The Department of Defense announced seven separate defense contracts Thursday, worth either $293.1 million in total, or much, much more -- depending on how one looks at it.
Boeing Co BA took home two of the contracts on offer, including:
- A $51.2 million cost, plus an award-fee contract to support intercontinental ballistic missile (ICBM) guidance subsystems for the U.S. Air Force through Feb. 1, 2023.
- A $12 million sole-source, firm-fixed-price contract to supply the U.S. Navy with aircraft horizontal stabilizer units through January 2018.
Great Lakes Dredge & Dock Corporation GLDD won a single, $23.4 million firm-fixed-price contract to perform stabilization services for the U.S. Army Corps of Engineers.
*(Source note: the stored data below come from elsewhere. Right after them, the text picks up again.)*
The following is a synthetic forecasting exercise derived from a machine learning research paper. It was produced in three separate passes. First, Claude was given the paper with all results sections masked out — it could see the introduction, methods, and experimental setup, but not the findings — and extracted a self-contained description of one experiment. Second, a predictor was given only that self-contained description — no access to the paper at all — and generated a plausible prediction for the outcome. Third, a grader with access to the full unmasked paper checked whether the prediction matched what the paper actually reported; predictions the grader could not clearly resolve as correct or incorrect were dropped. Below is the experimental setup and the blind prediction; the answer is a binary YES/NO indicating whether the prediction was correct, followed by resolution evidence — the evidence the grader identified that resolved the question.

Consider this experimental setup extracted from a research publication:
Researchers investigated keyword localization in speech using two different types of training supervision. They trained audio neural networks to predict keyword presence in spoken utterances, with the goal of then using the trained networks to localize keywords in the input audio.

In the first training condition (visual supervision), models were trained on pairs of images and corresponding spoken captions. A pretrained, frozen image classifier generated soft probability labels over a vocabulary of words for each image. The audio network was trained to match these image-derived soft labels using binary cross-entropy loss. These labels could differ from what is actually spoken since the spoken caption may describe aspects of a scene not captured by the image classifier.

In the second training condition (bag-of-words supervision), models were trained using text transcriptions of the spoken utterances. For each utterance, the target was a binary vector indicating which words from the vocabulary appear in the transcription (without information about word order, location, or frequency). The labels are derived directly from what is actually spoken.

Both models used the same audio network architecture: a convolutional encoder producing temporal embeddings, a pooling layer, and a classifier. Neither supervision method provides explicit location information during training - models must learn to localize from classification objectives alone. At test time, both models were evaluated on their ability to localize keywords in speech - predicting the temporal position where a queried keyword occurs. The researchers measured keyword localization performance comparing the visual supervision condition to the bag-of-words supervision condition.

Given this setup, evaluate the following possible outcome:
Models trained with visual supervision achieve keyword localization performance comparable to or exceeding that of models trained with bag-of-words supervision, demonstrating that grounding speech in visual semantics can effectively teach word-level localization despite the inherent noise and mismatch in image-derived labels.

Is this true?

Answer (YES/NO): NO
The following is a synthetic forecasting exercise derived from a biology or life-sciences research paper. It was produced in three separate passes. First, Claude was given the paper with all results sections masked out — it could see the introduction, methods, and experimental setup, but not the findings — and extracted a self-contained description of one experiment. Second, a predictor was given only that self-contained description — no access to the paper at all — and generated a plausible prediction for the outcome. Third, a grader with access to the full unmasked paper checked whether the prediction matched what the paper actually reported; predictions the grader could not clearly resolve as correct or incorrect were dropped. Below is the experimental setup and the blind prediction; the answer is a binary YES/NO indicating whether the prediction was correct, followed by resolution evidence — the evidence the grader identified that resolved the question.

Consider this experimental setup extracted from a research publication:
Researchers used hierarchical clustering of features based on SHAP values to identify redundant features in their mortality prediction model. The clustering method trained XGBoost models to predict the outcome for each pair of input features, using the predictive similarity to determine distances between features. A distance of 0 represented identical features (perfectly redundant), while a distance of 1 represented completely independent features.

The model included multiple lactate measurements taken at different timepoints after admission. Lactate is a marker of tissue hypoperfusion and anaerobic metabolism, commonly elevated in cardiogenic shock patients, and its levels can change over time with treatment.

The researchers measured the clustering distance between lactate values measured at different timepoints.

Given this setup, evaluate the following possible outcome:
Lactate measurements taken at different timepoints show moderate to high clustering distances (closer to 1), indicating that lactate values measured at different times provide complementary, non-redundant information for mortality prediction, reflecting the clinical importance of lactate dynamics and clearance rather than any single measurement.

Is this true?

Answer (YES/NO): NO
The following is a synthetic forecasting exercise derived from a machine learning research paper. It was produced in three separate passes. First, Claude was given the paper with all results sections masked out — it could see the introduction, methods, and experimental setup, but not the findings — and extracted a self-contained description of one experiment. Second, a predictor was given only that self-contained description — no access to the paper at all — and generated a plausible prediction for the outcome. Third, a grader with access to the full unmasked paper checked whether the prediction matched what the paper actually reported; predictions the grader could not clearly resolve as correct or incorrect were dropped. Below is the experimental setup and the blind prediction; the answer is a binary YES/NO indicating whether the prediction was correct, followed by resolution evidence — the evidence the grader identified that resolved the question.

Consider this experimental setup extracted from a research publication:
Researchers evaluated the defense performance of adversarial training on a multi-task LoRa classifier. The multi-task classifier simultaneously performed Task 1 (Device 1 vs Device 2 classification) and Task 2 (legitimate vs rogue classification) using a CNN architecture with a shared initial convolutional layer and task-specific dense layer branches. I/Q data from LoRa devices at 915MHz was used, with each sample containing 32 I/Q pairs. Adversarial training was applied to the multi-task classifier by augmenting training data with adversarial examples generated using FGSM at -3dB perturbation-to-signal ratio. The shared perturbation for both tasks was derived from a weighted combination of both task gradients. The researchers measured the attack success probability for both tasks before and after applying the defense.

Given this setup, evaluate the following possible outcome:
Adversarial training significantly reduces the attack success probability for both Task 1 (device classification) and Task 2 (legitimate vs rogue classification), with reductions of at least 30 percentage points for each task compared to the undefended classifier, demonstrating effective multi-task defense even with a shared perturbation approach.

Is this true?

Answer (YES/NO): YES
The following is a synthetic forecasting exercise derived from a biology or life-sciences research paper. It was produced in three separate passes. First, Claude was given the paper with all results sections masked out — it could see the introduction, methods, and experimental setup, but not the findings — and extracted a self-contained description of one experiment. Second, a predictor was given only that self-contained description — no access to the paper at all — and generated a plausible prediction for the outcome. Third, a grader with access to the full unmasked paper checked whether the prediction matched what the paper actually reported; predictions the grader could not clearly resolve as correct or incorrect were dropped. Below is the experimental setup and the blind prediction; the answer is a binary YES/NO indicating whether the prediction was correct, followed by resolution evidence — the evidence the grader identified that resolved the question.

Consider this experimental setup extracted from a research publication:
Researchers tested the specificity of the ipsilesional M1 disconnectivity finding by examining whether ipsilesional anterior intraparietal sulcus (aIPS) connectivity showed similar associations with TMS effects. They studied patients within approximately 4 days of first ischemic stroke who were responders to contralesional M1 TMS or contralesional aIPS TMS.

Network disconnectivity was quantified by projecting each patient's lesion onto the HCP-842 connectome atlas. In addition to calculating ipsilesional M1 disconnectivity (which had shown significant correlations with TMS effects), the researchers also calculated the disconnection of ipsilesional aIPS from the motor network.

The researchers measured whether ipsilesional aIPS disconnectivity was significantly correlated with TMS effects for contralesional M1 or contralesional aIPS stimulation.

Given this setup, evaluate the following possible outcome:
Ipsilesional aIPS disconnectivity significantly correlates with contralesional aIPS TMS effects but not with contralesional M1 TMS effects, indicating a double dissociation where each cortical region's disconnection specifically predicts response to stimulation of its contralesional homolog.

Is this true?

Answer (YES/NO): NO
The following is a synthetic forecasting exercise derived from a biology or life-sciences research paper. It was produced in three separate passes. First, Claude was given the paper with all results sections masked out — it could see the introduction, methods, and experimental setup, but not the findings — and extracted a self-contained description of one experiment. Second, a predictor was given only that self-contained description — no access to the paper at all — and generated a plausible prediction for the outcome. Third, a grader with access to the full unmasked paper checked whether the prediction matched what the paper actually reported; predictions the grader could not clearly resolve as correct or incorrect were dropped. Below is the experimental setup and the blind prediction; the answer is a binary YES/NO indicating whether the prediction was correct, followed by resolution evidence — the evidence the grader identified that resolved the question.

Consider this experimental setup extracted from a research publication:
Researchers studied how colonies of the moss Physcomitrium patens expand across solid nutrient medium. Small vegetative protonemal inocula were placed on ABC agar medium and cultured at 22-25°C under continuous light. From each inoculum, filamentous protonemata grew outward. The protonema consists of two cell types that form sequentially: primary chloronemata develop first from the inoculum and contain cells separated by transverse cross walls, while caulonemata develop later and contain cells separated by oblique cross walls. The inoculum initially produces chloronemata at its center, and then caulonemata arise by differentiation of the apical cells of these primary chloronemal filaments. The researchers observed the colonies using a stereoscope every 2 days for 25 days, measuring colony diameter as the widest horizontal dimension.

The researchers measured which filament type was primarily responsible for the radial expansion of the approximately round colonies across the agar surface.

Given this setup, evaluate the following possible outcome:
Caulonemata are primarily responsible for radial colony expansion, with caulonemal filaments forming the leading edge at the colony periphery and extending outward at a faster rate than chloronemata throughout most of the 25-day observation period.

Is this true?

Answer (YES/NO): YES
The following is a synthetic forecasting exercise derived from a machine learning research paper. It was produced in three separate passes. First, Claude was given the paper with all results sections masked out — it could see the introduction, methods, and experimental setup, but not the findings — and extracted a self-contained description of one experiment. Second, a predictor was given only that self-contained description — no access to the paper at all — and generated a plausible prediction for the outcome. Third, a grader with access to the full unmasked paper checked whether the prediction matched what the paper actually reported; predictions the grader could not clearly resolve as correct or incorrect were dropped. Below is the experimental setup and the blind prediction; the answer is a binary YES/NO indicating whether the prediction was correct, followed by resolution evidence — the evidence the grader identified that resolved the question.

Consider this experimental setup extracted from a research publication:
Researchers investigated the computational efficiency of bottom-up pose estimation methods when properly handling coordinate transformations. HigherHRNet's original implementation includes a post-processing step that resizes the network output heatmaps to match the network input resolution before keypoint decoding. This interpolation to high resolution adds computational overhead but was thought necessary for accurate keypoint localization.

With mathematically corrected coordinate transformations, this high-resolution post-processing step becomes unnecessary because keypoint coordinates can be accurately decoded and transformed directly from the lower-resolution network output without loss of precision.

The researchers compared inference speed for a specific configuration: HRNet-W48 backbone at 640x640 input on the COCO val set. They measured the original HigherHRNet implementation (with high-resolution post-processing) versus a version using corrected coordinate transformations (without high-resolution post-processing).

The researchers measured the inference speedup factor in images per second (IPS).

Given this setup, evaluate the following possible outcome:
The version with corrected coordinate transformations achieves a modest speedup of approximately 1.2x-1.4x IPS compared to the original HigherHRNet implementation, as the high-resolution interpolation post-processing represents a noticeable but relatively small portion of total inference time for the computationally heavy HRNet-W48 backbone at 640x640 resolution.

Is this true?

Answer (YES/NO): NO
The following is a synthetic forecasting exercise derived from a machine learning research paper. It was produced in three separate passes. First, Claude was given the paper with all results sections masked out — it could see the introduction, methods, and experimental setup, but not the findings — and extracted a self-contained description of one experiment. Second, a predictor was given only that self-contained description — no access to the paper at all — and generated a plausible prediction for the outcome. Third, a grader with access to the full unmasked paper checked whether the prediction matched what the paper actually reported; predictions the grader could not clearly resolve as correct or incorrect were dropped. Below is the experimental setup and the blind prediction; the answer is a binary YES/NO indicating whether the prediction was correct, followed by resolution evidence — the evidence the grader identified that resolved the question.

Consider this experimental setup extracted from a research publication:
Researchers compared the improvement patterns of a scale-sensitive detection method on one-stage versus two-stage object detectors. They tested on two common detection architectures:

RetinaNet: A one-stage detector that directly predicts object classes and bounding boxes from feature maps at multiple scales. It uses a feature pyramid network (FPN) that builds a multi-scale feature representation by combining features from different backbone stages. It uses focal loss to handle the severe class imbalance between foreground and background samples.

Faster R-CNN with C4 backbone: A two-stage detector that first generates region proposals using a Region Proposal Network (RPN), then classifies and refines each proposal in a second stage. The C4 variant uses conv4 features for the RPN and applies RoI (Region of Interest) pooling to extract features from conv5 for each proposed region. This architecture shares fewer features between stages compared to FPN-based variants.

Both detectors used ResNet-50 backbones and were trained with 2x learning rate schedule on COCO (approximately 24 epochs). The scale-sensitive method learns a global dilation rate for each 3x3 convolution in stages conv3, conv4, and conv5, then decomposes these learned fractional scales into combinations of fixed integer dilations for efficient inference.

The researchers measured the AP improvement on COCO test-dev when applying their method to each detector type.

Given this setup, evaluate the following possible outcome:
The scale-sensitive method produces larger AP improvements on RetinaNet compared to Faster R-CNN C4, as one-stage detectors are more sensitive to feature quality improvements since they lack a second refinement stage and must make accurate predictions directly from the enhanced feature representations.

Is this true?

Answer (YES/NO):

This contract will run through April 15, 2015.
The really big contract of the day, however, concerned the Navy's Consolidated Afloat Networks and Enterprise Services (CANES), a massive, $2.5 billion endeavor to modernize communications networks across the U.S. Navy by August 2022.
Five firms, including including publicly traded General Dynamics Corporation GD, Northrop Grumman Corporation NOC and BAE Systems PLC (ADR) BAESY, are already approved to bid on work under the project.
On Thursday, the Navy added to more: CGI Federal, which according to S&P Capital IQ is a subsidiary of Canada's CGI Group Inc. GIB, and also DRS Laurel Technologies, a subsidiary of Italy's Finmeccanica FINMY.
No new funds were added to the CANES contract value in conjunction with this announcement.